The problem
The listing below must be repeated word for word, without its pictures.
---------- Input data
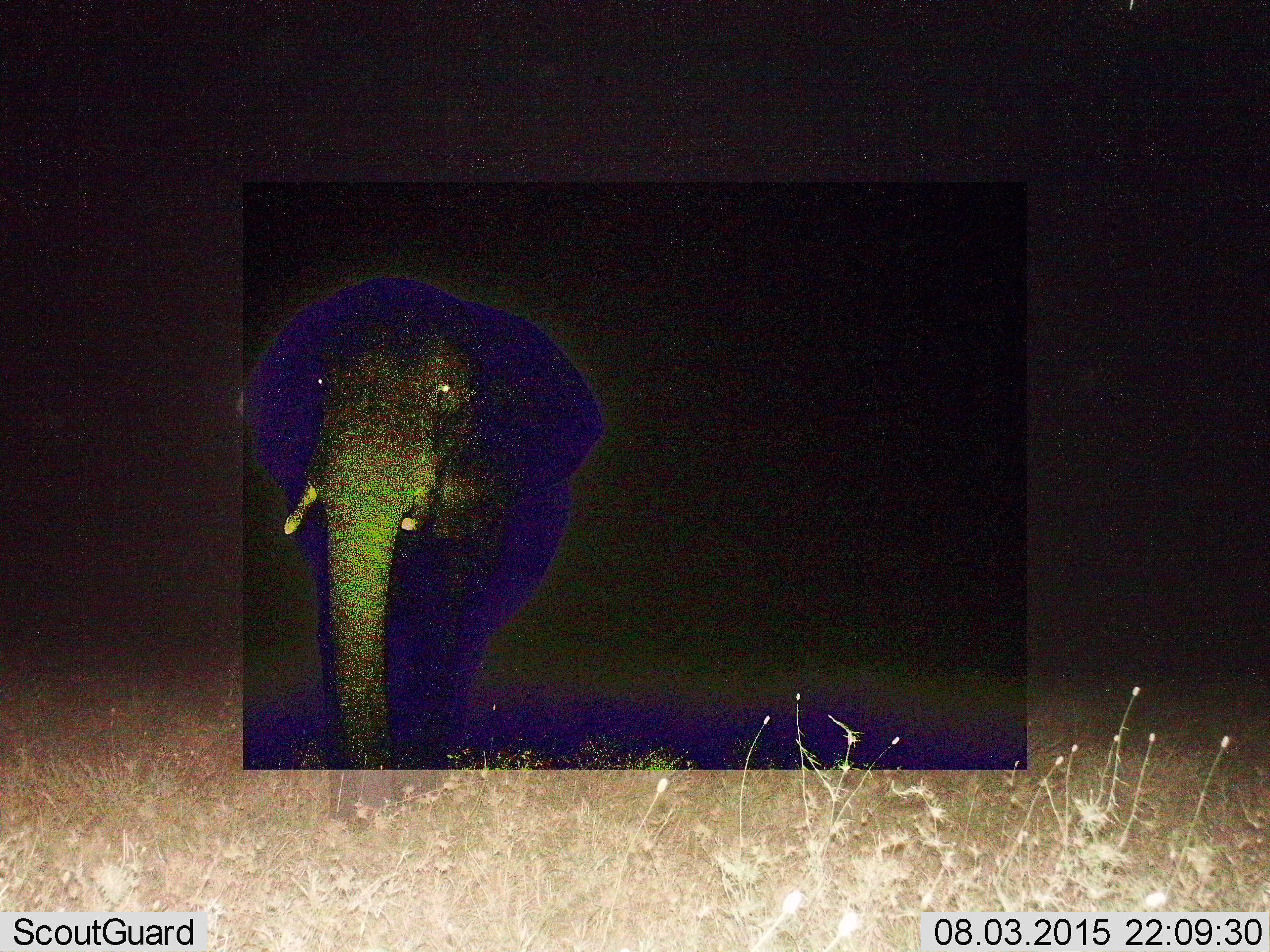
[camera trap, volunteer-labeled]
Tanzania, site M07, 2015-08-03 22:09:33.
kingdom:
--------------------
Solution for this task
[camera trap, volunteer-labeled]
Tanzania, site M07, 2015-08-03 22:09:33.
kingdom:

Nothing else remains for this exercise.